TEXT FOR ANALYSIS>
The Chi S4 Preview: Q&A With Artist Nikko Washington
On May 23, Season 4 of The Chi debuts on Showtime, featuring a fresh show package by Trollbäck+Company. To preview the debut, we recently sat down (digitally) with Chicago-based artist Nikko Washington, whose work forms the foundation of the series’ vibrant new identity.
For those just catching up on the critically-acclaimed ensemble drama, The Chi is a show about life and community on the South Side of Chicago. This new season, according to Emmy-award-winning creator Lena Waithe will be “all about love” but also “about protests, finding your voice, and knowing how to use it” – with a new focus on the storylines of three young boys following an incident of police brutality.
Early on in the process of developing a show package for Showtime to meet the themes and messages in the upcoming season, we commissioned Washington, a painter, designer, and illustrator who calls the show’s eponymous city home. Get to know him below:
Trollbäck+Company: What got you started as an artist? How would you describe your practice?
Nikko Washington: I always knew I was going to be an artist. I took up painting seriously when I was 19. I remember my uncle asked me what I wanted to do. I told him I wanted to be a contemporary artist. Then he replied “Do you know what that means and what it takes?” This stuck with me because I didn’t have an answer at the time. I thought I just had to work hard, but what he told me was super important. He told me to do my research. He asked who my favorite painters were, and at the time most of them were all white men – the artists they taught me to study in school. He gave me a book of Black artists such as Robert Colescott, Jacob Lawrence, Sam Gilliam, Emory Douglas, etc. and it truly changed the trajectory of my work.

THINGS TO DO>
1 > In the interview with artist Nikko Washington, at what age did he begin painting seriously?
2 > Carry on the interview with artist Nikko Washington from the point where it stops.
The records have no connection to the text about The Chi.

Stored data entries
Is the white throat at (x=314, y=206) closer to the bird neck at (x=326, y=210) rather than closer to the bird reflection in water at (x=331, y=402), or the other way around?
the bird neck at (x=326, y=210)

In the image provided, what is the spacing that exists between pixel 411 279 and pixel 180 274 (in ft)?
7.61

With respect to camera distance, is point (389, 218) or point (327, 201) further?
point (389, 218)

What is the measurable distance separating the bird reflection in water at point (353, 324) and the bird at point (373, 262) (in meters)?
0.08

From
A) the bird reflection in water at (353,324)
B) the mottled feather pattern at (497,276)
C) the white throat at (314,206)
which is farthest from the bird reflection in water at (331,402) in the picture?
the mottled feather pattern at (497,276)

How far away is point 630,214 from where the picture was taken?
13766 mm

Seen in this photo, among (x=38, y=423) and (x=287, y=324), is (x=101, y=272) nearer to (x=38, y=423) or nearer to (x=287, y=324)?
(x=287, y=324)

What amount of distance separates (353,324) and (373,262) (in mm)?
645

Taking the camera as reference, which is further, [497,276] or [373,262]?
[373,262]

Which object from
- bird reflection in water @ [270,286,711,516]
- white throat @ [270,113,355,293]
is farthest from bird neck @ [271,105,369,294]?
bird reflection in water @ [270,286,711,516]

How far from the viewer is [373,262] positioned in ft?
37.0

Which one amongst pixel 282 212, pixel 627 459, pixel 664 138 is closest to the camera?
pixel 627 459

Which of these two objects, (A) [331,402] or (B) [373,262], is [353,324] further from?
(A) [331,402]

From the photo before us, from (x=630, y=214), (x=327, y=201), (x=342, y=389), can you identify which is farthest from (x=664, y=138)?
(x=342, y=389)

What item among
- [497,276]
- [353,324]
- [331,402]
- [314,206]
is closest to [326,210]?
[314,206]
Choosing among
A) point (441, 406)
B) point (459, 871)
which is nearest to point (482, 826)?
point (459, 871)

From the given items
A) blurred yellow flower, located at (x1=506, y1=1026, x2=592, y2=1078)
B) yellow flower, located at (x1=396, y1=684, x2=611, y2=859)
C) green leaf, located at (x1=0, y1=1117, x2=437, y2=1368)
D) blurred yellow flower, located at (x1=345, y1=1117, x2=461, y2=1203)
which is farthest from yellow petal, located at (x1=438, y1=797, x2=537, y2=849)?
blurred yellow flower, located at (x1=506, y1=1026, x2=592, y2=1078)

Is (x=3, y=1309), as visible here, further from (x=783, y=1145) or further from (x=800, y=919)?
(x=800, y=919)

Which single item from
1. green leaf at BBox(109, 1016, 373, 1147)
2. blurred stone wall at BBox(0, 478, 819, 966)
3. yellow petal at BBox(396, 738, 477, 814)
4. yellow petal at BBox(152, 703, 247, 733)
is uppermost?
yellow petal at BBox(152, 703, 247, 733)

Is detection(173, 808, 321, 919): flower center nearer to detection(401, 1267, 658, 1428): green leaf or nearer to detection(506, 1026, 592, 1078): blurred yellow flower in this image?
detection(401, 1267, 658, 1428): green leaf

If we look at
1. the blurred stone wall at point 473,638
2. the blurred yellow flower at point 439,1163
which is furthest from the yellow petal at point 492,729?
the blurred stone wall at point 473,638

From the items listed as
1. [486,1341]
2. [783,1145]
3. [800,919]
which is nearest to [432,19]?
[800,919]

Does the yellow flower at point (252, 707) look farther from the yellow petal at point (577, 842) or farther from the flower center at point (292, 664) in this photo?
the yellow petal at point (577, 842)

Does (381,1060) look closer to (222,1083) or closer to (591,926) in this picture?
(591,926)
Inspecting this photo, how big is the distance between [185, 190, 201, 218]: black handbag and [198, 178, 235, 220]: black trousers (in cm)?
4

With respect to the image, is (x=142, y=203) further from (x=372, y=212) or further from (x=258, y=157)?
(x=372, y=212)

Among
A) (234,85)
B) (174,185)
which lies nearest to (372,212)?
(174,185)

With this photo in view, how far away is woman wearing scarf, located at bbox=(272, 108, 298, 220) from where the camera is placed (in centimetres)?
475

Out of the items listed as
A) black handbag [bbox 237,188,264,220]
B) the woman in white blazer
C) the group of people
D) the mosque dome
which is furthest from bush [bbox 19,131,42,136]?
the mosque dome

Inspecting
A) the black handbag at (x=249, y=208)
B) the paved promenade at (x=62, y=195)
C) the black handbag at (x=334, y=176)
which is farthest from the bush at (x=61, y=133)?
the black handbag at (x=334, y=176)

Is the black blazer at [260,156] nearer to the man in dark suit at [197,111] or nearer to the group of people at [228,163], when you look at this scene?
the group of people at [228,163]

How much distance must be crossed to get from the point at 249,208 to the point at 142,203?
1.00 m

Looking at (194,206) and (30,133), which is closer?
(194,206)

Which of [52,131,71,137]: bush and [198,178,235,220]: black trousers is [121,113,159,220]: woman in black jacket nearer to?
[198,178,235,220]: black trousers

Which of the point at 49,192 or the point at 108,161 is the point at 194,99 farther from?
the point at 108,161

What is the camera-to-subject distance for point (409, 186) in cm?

ANSWERS TO THE EXERCISE>
1 > He took up painting seriously when he was 19.

2 >
My work now is a culmination of abstract art and text in direct response to questions on police brutality and gentrification; two themes that are heavily prevalent across all bodies of his work and narratives he and his loved ones have experienced first hand. My past works include portraits of Black culture, leaders and martyrdom.
T+Co: How does the city of Chicago influence your work as an artist?
NW: Chicago has definitely influenced my work. I grew up a block from a wall where a lot of crews would paint freely. From an early age I was introduced to vibrant colors, and color theory from graffiti. That’s something I see a lot of in my work. Chicago just has this energy and style that is so unique. The feeling is nothing like other cities.
T+Co: What was the process like working with Trollbäck?
NW: The process was great honestly. Trollbäck was very respectful of my creative process and decisions. That means a lot to me.
T+Co: As a designer/artist, how do you incorporate elements of both disciplines into your work?
This was a challenge for me at the beginning of my art making career. I used to treat art and design as complete opposites. But as I made more work I realized my inclusion of typography is what bridges the two worlds.
T+Co: How has your work process changed over the past year?
My process has slowed down more. The pandemic has given me the opportunity to really sit with and meditate with my work and the direction I want it to go in.